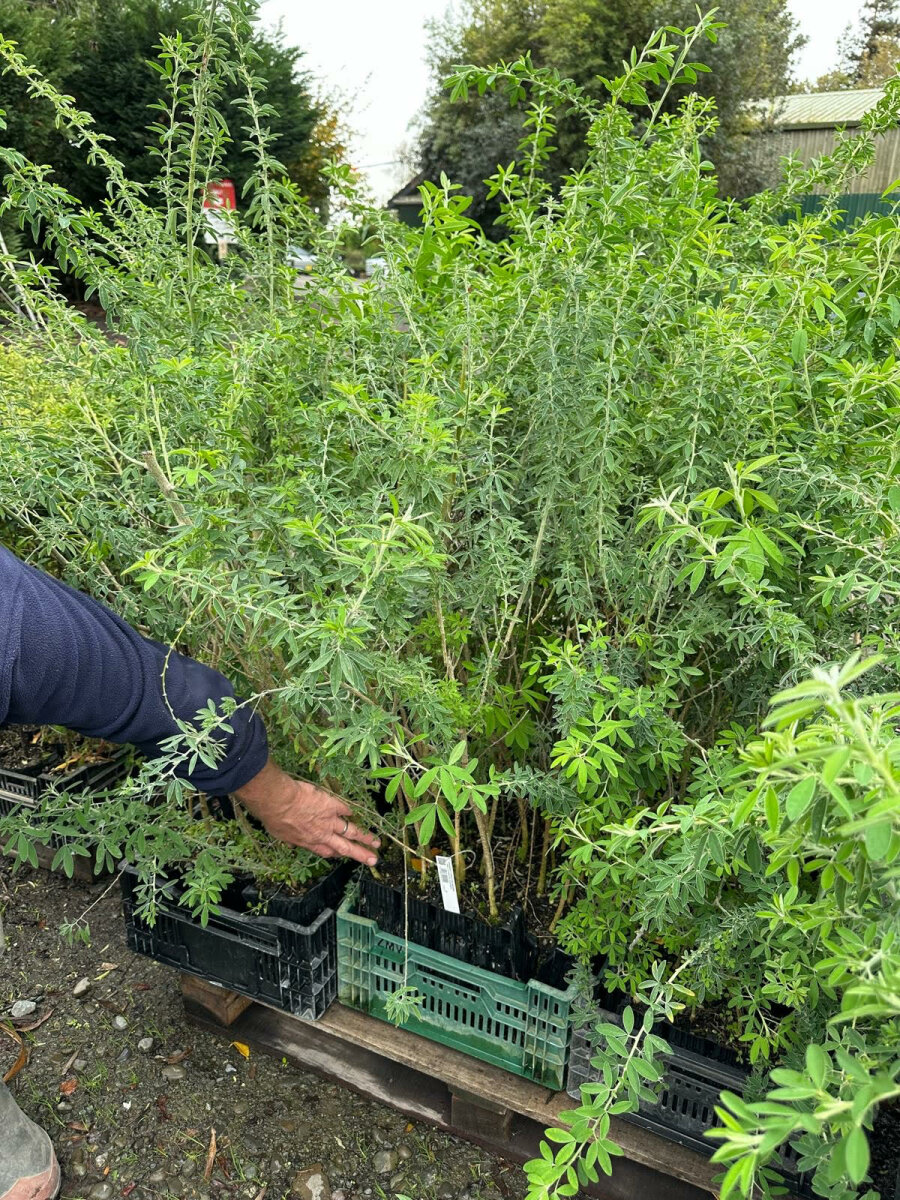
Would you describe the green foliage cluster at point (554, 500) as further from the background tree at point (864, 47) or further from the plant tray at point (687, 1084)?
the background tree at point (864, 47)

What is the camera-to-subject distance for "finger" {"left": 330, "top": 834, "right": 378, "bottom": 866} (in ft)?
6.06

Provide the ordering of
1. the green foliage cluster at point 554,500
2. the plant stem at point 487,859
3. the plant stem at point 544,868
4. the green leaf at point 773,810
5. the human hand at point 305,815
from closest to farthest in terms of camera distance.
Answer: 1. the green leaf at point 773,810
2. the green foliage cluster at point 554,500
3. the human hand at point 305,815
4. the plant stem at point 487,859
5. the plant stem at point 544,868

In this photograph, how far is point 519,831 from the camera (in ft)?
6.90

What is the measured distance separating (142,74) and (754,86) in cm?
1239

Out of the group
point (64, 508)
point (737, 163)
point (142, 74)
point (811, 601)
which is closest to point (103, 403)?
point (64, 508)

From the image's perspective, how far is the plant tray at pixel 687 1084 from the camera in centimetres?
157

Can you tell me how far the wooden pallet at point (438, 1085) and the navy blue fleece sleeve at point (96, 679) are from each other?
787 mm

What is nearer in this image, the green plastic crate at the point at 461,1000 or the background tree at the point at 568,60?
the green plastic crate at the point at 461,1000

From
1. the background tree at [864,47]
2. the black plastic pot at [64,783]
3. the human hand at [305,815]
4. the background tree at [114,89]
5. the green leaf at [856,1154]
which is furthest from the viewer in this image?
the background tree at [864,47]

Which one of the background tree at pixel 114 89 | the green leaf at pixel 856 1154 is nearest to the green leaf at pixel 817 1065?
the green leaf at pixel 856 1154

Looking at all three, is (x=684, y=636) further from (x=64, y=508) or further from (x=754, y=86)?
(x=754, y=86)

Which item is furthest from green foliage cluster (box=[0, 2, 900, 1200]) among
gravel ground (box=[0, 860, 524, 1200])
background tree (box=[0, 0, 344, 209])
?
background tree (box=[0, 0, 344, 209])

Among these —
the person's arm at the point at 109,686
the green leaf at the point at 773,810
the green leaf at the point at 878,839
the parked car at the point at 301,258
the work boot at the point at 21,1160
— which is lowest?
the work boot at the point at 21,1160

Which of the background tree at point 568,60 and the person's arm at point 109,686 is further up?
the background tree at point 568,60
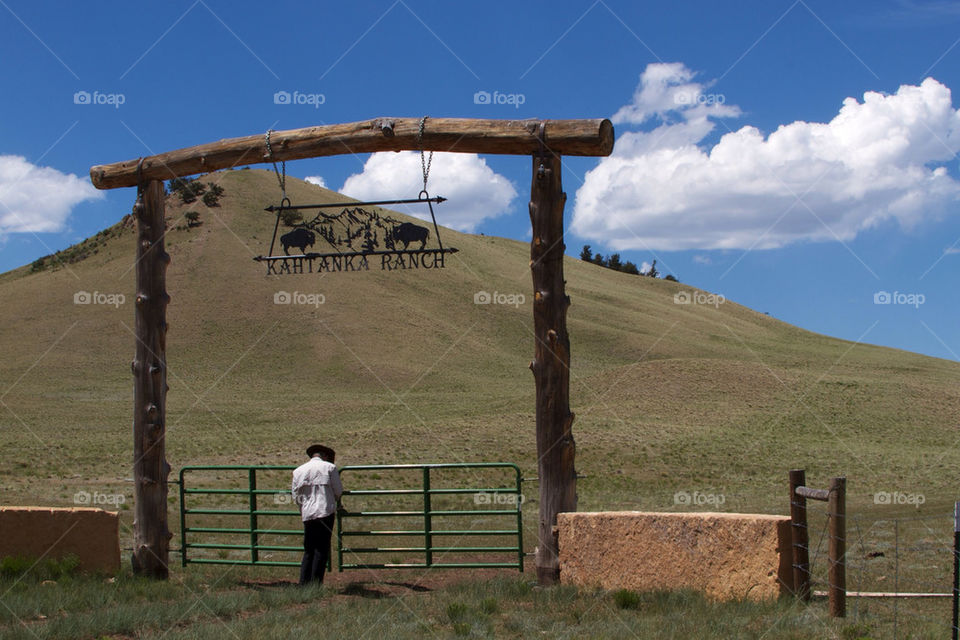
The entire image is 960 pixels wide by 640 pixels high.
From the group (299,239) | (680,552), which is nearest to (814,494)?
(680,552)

========================================================================

TASK GOAL: Can you reproduce every entry above word for word, leaving out the pictures?

EXERCISE OUTPUT:
Would you describe the green foliage cluster at point (554, 500) as further from the background tree at point (864, 47) or further from the plant tray at point (687, 1084)?
the background tree at point (864, 47)

What is the camera-to-subject distance for "finger" {"left": 330, "top": 834, "right": 378, "bottom": 866} (in ft)?
6.06

Provide the ordering of
1. the green foliage cluster at point 554,500
2. the plant stem at point 487,859
3. the plant stem at point 544,868
4. the green leaf at point 773,810
5. the human hand at point 305,815
from closest to farthest in terms of camera distance.
Answer: 1. the green leaf at point 773,810
2. the green foliage cluster at point 554,500
3. the human hand at point 305,815
4. the plant stem at point 487,859
5. the plant stem at point 544,868

In this photograph, how far is point 519,831 from the camera (in ft)?
6.90

What is the measured distance separating (142,74) and (754,86) in cm?
1239

Out of the group
point (64, 508)
point (737, 163)
point (142, 74)
point (811, 601)
which is closest to point (103, 403)?
point (64, 508)

From the image's perspective, how far is the plant tray at pixel 687 1084 from the camera in centimetres?
157

Can you tell me how far the wooden pallet at point (438, 1085) and the navy blue fleece sleeve at point (96, 679) are from each other?
787 mm

What is nearer in this image, the green plastic crate at the point at 461,1000 or the background tree at the point at 568,60?
the green plastic crate at the point at 461,1000

From
1. the background tree at [864,47]
2. the black plastic pot at [64,783]
3. the human hand at [305,815]
4. the background tree at [114,89]
5. the green leaf at [856,1154]
which is furthest from the viewer in this image?
the background tree at [864,47]

Which one of the background tree at pixel 114 89 | the green leaf at pixel 856 1154 is nearest to the green leaf at pixel 817 1065?
the green leaf at pixel 856 1154

Looking at all three, is (x=684, y=636) further from (x=64, y=508) or further from (x=754, y=86)?
(x=754, y=86)

Which item is furthest from green foliage cluster (box=[0, 2, 900, 1200]) among
gravel ground (box=[0, 860, 524, 1200])
background tree (box=[0, 0, 344, 209])
?
background tree (box=[0, 0, 344, 209])

Among these —
the person's arm at the point at 109,686
the green leaf at the point at 773,810
the green leaf at the point at 878,839
the parked car at the point at 301,258
the work boot at the point at 21,1160
— which is lowest?
the work boot at the point at 21,1160

Which of the background tree at point 568,60 and the person's arm at point 109,686 is further up?
the background tree at point 568,60
The entire image is 960 pixels wide by 640 pixels high.
From the group (299,239) | (680,552), which is nearest to (814,494)?
(680,552)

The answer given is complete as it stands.